### SOURCE EXTRACT

* Start *

[Beowulf] commercial clusters

Fri Sep 29 20:10:29 PDT 2006

hmmm...  200 nodes writing to the same file.  That is a hard problem.
In all my testing of global FS's I haven't found one that is capable
of doing this while delivering good performance.  One might think that
that MPI-IO would deliver performance while writing to the same file
(on something like lustre) but in my experience, MPI-IO is more about
functionality not performance.

In any code that I write that needs lot of bandwidth, I always write
an n-m io routine.  That is, your n processor task can read the
previous m checkpoint-chunks (produced from an earlier m processor
job).  Then, when writing out the checkpoint or output file, you get
each process to open its own individual file and dump its data to it.
This gives you maximum bandwidth and stops meta-data thrashing on your
cluster FS.  It is also quite easy to write single-cpu tools which
concatenate the files together...

Alternatively, you can write a simple client-side FUSE file system
which sort of joins multiple NFS mounts together into a single FS.  In
this way, you can stripe your IO over multiple NFS mounts...  very
similar to the cluster file system that was present in the
Digital/Compaq SC machines.  In this fashon, your file in the FUSE FS
looks consistent and coherent while in the underlying nfs directories
you see your file split up into bits (file.1 file.2 file.3 file.4 etc
for a 4 nfs mount system).  A simple way to get your bandwidth up
(especially if your nfs mounts are coming in over different gig-e
nics) but still gives REALLY crap bandwidth when trying to have
multiple threads writing to the same file...

* End *

### MATERIAL
* Start *

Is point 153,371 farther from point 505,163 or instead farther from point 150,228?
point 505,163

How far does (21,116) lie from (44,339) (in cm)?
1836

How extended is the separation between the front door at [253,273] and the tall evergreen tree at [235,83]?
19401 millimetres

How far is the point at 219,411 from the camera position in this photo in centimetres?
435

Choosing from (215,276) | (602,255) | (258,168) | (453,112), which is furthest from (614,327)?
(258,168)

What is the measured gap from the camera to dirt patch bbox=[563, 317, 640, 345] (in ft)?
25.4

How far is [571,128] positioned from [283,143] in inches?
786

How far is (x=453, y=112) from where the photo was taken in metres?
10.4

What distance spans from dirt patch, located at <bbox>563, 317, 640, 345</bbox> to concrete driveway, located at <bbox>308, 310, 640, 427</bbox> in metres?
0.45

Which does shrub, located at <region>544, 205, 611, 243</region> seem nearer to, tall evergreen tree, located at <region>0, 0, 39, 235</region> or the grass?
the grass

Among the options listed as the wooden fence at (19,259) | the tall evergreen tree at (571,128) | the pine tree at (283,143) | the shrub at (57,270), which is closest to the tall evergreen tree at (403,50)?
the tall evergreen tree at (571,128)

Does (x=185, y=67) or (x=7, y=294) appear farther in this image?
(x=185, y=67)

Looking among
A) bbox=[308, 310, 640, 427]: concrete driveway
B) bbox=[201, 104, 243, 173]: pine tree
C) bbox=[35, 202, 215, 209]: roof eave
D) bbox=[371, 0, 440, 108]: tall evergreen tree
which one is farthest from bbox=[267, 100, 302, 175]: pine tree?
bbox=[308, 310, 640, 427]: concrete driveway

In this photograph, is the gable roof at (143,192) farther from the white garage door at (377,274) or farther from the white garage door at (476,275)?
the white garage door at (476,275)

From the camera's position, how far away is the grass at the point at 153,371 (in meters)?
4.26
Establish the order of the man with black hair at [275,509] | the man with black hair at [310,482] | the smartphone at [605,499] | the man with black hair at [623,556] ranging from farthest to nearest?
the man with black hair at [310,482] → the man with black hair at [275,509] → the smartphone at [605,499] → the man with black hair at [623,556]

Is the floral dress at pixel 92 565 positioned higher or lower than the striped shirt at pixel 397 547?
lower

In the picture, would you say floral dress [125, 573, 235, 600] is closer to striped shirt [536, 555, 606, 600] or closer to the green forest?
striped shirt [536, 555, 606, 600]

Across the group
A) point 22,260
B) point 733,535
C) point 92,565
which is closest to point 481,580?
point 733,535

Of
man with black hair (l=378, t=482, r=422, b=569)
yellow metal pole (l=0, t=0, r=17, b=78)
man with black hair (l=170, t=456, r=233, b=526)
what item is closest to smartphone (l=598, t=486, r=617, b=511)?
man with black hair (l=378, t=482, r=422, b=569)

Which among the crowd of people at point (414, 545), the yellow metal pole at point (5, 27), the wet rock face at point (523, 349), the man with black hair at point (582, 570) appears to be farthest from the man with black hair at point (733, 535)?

* End *

### PROBLEM STATEMENT
Continue the mailing-list post about parallel file writes on cluster file systems from its last sentence.

### RESULT OF THE TASK
Try Lustre :)

> .Our big cluster is 2000+ plus nodes and we only have some 270TB (I say only cause we'e getting another 100TB+ SAN by year end) and we are able move a lot of production through that cluster and that's what it is all about.   We do have numbers cluster wide.  As we move to the new model, we have to deal with 200 nodes trying to write to one large file, so we need to explore ways of accomplishing this without affecting our production environment.  Any ideas?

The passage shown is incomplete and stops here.